■ **Problem to work on**
Reproduce word for word everything in the clock synchronization passage from "However, while synchronizing" down to "do this next.".

■ **Source document**
However, while synchronizing distant clocks is a problem, they nonetheless run at the same intrinsic rates as each other when held in the same inertial frame. And we can ensure two clocks are in a common inertial frame as long as we can ensure that they maintain the same distance from each other. We see how to do this next.
Given we have two clocks maintained at the same distance from each other, Einstein showed that there is indeed a simple operational procedure to establish synchronization. We send a light signal from Clock 1 to Clock 2, and reflect it back to Clock 1. We record the time it was sent on Clock 1 as t0, and the time it was received again as a later time, t2. We also record the time it was received at Clock 2 as t1’ on Clock 2. Now symmetry of the situation requires that, in the inertial frame of Clock 1, we must assume that the light signal reached Clock 2 at a moment halfway between t0 and t1, i.e. at the time: t1 = ½(t2 – t0). This is because, by symmetry, the light signal must take equal time traveling in either direction between the clocks, given that they are kept at a constant distance throughout the process, and they do not accelerate. (If the light signal took longer to travel one way than the other, then light would have to move at different speeds in different directions, which contradicts STR).
Hence, we must resynchronize Clock 2 to make: t1’ = t1. We simply set the hands on Clock 2 forwards by: (t1 – t1’), i.e. by: ½(t2 – t0) – t1’. (Hence, the coordinate time on Clock 2 at t1’ is changed to: t1’ + (½(t2 – t0) – t1’) = ½(t2 – t0) = t1.)
This is sometimes called the ‘clock synchronization convention’, and some philosophers have argued about whether it is justified. But there is no real dispute that this successfully defines the only system for assigning simultaneity in time, in the chosen reference frame, which is consistent with STR.

■ **Information provided**
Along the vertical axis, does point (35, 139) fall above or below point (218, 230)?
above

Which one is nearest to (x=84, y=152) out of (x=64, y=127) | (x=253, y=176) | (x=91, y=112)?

■ **Solution below**
However, while synchronizing distant clocks is a problem, they nonetheless run at the same intrinsic rates as each other when held in the same inertial frame. And we can ensure two clocks are in a common inertial frame as long as we can ensure that they maintain the same distance from each other. We see how to do this next.